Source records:
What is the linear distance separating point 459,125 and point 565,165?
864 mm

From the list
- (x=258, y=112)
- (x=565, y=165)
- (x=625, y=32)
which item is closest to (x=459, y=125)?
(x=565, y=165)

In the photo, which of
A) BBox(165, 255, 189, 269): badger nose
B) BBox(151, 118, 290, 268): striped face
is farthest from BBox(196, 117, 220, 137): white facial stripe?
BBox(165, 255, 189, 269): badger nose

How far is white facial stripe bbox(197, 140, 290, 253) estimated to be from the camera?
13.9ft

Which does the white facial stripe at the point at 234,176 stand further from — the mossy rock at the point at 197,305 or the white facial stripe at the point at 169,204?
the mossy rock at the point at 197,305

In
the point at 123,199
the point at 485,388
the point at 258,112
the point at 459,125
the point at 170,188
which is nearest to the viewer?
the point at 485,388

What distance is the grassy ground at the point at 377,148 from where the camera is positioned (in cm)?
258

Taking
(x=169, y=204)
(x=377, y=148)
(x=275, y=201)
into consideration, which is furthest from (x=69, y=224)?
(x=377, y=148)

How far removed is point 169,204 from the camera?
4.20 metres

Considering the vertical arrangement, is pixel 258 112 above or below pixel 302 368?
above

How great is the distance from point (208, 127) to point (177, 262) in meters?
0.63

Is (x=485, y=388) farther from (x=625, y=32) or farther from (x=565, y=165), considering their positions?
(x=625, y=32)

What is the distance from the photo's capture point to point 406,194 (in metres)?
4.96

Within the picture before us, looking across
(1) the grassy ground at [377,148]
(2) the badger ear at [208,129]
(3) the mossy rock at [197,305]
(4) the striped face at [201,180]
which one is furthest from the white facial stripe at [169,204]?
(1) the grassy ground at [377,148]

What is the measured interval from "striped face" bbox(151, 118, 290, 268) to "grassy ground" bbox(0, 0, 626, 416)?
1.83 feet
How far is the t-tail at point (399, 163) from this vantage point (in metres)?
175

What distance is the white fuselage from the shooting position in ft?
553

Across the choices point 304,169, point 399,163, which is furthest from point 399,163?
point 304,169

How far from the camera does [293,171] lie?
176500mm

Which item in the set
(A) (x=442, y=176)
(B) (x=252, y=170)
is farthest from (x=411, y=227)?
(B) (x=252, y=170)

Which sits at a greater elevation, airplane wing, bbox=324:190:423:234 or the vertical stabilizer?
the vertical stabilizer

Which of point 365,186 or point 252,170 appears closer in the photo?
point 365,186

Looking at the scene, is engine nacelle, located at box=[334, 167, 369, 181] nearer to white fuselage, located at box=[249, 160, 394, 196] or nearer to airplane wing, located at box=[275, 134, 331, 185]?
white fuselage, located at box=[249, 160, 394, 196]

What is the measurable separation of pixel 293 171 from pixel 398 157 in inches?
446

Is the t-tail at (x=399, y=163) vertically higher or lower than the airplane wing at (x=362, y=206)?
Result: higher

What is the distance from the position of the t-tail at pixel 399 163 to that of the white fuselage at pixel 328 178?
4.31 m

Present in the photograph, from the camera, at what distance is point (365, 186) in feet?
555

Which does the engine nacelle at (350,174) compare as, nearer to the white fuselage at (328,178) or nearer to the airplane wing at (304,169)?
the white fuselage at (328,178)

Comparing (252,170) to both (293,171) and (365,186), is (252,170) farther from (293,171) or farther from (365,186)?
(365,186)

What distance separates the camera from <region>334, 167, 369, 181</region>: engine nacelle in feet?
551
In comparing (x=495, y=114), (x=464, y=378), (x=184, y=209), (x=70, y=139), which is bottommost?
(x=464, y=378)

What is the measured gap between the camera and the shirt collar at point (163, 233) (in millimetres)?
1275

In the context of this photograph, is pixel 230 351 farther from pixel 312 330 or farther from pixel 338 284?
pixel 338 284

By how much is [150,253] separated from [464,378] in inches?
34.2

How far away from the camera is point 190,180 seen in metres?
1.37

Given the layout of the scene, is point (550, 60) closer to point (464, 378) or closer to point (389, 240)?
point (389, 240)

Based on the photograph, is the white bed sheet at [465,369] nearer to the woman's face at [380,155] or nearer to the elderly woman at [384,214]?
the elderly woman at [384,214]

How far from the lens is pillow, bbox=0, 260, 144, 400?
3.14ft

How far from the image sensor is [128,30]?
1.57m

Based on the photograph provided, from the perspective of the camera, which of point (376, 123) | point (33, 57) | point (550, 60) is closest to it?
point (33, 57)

→ To do
Reproduce verbatim the stretch of the records from the line containing "What is the measured gap" through the end of the records, and nothing else.

→ Task output
What is the measured gap between the camera and the shirt collar at point (163, 233) (in millimetres)?
1275

In the context of this photograph, is pixel 230 351 farther from pixel 312 330 or farther from pixel 338 284?
pixel 338 284

By how much is [150,253] separated from [464,378] in inches?
34.2

How far away from the camera is point 190,180 seen in metres?
1.37

Given the layout of the scene, is point (550, 60) closer to point (464, 378) or closer to point (389, 240)?
point (389, 240)

Based on the photograph, is the white bed sheet at [465,369] nearer to the woman's face at [380,155] or nearer to the elderly woman at [384,214]?
the elderly woman at [384,214]

How far from the lens is pillow, bbox=0, 260, 144, 400?
3.14ft

How far from the image sensor is [128,30]?
1.57m

Based on the photograph provided, from the perspective of the camera, which of point (376, 123) | point (33, 57) | point (550, 60) is closest to it?
point (33, 57)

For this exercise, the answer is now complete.